**Tasks to carry out**
(a) In the survey abstract, return the passage from "Objective: Controversy exists" to "potential ethical issues." word for word.
(b) According to the survey abstract, what share of participants were concerned about who will be held accountable for inaccuracies?

**Provided passage**

Objective: Controversy exists around the world as experts disagree on what artificial intelligence will imply for humanity in the future. Medical experts are starting to share perspectives on artificial intelligence with ethical and legal concerns appearing to prevail. The purpose of this study was to determine how anesthesiology and reanimation specialists in Turkey perceive the use of artificial intelligence in ultrasound-guided regional anesthetic applications in terms of medical ethics and education, as well as their perspectives on potential ethical issues.
Materials and methods: This descriptive and cross-sectional survey was conducted across Turkey between July 1 and August 31. Data were collected through an online questionnaire distributed by national associations and social media platforms. The questionnaire included questions about the descriptive features of the participants and the possible ethical problems that may be encountered in the use of artificial intelligence in regional anesthesia and 20 statements that were requested to be evaluated.
Results: The average age of the 285 anesthesiologists who took part in the study was 42.00 ± 7.51, 144 of them were male, the average years spent in the field was 10.95 ± 7.15 years, 59.3% were involved in resident training, and 74.7% habitually used ultrasound guidance regional anesthetic applications. Of the participants, 80% thought artificial intelligence would benefit patients, 86.7% thought it would benefit resident training, 81.4% thought it would benefit post-graduate medical education, and 80.7% thought it would decrease complications in practice. There will be no ethical issues if sonographic data are captured anonymously, according to 78.25%, while 67% are concerned about who will be held accountable for inaccuracies.
Conclusion: The majority of anesthetists believe that using artificial intelligence in regional anesthetic applications will decrease complications. Although ethical concerns about privacy and data governance are low, participants do have ethical worries about "accountability for errors."

**Data for analysis**
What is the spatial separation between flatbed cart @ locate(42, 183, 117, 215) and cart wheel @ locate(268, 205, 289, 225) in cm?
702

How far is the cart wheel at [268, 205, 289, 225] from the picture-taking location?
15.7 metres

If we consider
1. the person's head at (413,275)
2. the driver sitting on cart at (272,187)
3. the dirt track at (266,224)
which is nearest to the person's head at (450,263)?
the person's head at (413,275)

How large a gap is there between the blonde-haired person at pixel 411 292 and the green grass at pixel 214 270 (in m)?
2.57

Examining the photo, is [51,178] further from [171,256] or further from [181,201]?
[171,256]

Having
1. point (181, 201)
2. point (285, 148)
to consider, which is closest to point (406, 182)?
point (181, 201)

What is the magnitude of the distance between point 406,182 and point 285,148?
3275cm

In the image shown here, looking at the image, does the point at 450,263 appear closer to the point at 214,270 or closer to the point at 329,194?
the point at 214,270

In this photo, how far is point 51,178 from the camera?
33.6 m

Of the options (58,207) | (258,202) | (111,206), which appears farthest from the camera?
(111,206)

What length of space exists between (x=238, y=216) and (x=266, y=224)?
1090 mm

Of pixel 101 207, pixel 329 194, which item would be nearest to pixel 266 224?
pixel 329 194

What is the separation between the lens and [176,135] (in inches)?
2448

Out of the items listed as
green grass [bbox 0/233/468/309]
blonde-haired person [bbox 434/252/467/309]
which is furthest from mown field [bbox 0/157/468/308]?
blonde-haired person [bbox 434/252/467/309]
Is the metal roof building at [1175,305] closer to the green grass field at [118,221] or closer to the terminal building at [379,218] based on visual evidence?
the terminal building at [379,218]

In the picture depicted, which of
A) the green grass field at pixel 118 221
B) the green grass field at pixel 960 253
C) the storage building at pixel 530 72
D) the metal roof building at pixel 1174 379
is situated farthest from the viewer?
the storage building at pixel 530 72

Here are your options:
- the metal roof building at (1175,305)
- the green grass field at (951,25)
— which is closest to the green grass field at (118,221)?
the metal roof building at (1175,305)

--

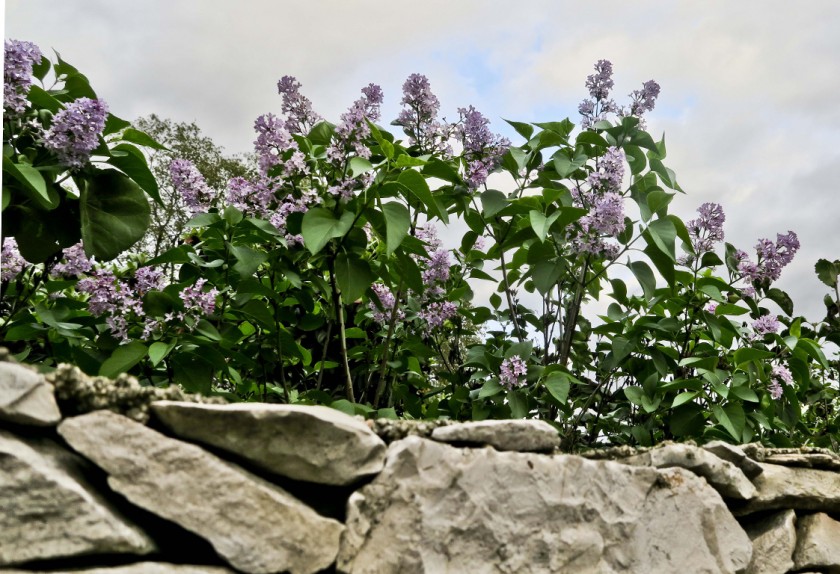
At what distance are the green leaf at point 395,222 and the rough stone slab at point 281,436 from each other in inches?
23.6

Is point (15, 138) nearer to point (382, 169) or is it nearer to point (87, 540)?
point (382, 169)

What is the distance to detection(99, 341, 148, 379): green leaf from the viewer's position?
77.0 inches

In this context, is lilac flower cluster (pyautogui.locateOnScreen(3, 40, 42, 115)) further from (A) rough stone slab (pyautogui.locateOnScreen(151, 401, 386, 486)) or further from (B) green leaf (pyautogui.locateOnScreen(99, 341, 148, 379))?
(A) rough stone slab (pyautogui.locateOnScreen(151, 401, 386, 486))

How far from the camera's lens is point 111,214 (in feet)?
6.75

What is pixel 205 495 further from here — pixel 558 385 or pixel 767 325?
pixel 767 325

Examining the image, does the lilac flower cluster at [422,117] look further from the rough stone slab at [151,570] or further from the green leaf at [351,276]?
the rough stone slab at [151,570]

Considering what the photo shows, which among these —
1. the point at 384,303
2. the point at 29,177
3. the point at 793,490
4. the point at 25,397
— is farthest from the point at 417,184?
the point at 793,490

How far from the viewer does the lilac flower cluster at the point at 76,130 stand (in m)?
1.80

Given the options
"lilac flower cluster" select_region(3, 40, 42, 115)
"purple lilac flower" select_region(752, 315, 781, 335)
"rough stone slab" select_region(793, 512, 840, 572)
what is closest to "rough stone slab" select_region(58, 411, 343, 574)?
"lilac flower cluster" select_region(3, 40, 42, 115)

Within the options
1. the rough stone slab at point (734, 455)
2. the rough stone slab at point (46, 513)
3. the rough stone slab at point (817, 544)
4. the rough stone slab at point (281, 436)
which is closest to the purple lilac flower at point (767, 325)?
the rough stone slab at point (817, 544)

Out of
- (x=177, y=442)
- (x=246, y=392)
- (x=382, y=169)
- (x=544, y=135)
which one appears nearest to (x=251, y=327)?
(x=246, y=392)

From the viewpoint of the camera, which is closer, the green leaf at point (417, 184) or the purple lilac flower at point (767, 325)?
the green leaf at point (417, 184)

==

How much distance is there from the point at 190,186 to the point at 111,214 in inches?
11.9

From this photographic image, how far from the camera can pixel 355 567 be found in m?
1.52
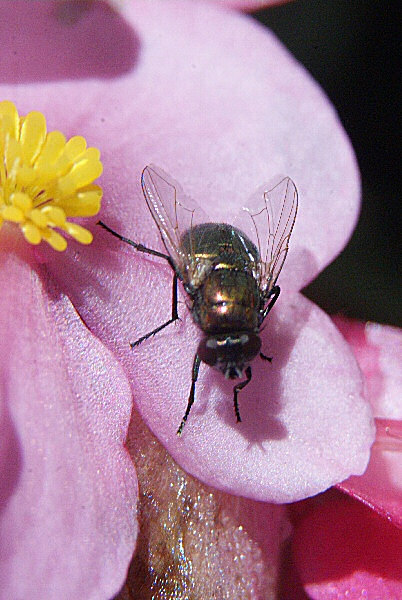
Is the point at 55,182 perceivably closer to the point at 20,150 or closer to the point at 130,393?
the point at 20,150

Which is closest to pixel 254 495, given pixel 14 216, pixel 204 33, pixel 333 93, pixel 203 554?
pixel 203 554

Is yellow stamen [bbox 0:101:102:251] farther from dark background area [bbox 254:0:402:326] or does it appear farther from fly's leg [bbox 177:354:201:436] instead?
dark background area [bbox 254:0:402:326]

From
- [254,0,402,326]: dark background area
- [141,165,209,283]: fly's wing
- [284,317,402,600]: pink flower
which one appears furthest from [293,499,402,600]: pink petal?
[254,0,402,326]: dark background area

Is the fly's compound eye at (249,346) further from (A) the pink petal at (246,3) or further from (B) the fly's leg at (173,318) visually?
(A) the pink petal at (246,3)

**Solved tasks**
(a)
Objective: Controversy exists around the world as experts disagree on what artificial intelligence will imply for humanity in the future. Medical experts are starting to share perspectives on artificial intelligence with ethical and legal concerns appearing to prevail. The purpose of this study was to determine how anesthesiology and reanimation specialists in Turkey perceive the use of artificial intelligence in ultrasound-guided regional anesthetic applications in terms of medical ethics and education, as well as their perspectives on potential ethical issues.

(b) 67%